Tam beş yıl sonra Artsvi'yi tekrar göreceğim haberini aldığımda mutluluktan uçmuştum. Ancak sevincimin kursağımda kalması fazla uzun sürmedi. Yollar arasına sıkışmış bir hayatın cilvesi olarak Ankara'dan İstanbul'a gelemedim ve sevgili arkadaşımı göremedim,
Onun İstanbul'da yaptığı konuşmaları dinleyemedim, Türkiye'deki deneyimlerini paylaşamadım. Bir telefon konuşmasına sığdırmaya çalıştığımız sohbetimizde, kendisine sorular göndermeyi ve İnternet ortamında bir söyleşi yapmamızı önerdiğimde her zamanki olumluluğuyla cevap verdi. İşte Artsvi'nin Türkiye'den edindiği izlenimler ve sorularıma verdiği yanıtlar.
Artsvi Bakhchinyan kimdir?
Artsvi Bakhchinyan Yerevan doğumlu, 35 yaşında sinema araştırmacısı, film eleştirmeni.
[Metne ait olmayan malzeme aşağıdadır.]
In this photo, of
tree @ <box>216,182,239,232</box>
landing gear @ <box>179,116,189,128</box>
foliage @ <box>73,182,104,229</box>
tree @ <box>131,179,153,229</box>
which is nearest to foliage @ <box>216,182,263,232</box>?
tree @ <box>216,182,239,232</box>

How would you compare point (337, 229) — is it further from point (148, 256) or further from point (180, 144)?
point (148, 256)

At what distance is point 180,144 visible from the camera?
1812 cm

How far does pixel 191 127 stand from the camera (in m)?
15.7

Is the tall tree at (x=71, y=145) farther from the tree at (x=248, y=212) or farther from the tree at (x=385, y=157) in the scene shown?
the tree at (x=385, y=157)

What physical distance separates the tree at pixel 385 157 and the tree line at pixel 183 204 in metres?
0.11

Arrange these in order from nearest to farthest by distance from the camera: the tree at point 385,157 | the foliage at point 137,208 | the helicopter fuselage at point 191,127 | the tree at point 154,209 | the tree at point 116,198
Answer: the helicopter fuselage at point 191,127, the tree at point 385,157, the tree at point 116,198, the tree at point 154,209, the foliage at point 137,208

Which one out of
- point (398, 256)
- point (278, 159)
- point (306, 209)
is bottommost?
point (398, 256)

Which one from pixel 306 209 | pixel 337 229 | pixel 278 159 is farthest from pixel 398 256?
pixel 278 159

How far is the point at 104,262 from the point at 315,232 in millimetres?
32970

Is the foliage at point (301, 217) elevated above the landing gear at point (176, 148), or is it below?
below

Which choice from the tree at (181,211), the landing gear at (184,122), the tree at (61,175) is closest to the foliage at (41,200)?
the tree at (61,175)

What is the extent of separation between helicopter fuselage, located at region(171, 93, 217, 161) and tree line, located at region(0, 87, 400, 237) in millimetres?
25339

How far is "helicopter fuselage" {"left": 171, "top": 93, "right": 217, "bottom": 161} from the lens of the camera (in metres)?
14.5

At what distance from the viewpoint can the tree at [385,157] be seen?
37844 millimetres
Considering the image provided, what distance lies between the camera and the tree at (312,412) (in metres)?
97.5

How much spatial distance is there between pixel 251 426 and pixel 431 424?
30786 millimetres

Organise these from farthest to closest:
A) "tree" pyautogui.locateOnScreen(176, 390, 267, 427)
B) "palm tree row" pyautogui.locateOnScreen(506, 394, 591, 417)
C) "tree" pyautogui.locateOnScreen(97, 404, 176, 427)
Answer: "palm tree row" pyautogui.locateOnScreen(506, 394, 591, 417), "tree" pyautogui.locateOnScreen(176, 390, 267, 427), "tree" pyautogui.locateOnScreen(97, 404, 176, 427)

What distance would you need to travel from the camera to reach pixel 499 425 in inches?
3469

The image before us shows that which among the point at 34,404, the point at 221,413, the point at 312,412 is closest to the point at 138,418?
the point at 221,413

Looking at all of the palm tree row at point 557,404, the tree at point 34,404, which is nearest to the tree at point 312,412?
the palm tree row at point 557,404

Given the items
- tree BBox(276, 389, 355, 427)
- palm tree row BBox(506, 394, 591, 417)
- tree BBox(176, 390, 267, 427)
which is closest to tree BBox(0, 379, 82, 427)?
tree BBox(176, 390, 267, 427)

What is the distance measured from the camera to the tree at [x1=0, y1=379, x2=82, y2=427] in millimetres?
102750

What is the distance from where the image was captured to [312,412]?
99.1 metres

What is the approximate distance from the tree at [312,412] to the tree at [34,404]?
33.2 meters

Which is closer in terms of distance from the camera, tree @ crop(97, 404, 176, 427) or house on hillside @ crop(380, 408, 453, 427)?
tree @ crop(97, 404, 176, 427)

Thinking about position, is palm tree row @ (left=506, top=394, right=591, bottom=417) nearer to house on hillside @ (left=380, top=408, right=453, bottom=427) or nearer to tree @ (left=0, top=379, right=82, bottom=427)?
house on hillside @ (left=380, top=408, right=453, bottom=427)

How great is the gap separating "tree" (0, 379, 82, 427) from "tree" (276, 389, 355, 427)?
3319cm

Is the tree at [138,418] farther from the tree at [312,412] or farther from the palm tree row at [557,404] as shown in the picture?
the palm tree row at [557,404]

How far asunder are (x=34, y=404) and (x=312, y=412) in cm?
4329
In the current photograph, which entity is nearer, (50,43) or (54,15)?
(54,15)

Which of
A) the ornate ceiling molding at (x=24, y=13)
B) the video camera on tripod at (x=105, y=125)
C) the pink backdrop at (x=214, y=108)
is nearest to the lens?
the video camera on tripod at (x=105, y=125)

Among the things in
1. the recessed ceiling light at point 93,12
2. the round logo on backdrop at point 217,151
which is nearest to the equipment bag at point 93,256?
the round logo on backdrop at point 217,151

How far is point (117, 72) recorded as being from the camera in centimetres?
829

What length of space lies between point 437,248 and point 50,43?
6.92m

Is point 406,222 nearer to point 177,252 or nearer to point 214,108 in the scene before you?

FIPRESCI Ermenistan'ın ikinci başkanı, filolog, Ermeni dili ve edebiyatı alanında doktora yaptı. Bugüne kadar altı kitap ve pek çok makale yayınladı.
Ermenistan Sineması 1924-1999 (2001), tüm Ermenistan filmleri üzerine hazırlanan bir filmografik kitabın derleyenlerinden biri. Kendi yazdığı kitaplarının isimleri şöyle: Ermenistan-İsveç (2006), Dünya Sinemasında Ermeniler (2004), Napolean Bonaparte ve Ermeniler (2003), Ermenistan-İskandinav Ülkeleri: Tarihi ve Kültürel İlişkiler (2003), Ermeni Kökenliler (1993) (Ermeni Diyasporası hakkında biyografik sözlük), Ermeni Kökenli Portreler (2002).
Bundan önce de Türkiye'ye geldiğini ve İstanbul Film Festivali'nin jürisinde yer aldığını biliyoruz. Bu defa Türkiye'ye gelme nedenin neydi?
Evet, 1999 yılında, tanınmış sinema eleştirmeni Atilla Dorsay'ın davetiyle İstanbul Film Festivalinde FIPRESCI jüri üyesi olarak katılmıştım, unutulmaz bir deneyimdi benim için. Aynı jüride sevgili meslektaşım ve arkadaşım Alin Taşçıyan da vardı, kendisi bu yıl Altın Kayısı Yerevan Uluslararası Film Festivali'nde jüri üyesiydi.
Yedi yıl önce FIPRESCI ödülü Yeşim Ustaoğlu'na verilmişti, kendisi geçtiğimiz yıl Altın Kayısı ödülüne layık görülmüştü, bu yıl da uluslararası jüri üyeleri arasındaydı. Gördüğün gibi Ermeni-Türk kültürel bağları sinema alanında mevcut ve daha da gelişecek umarım.
Bu defa Anadolu Kültür İstanbul'da ve Diyarbakır'da Ermenistan filmleri gösterimi düzenledi. Anadolu Kültür program sorumlusu Kubilay Özmen bu yıl Ermenistan'ı ve Altın Kayısı ofisini ziyaret etmiş ve bizden dört Ermeni filmi istemişti.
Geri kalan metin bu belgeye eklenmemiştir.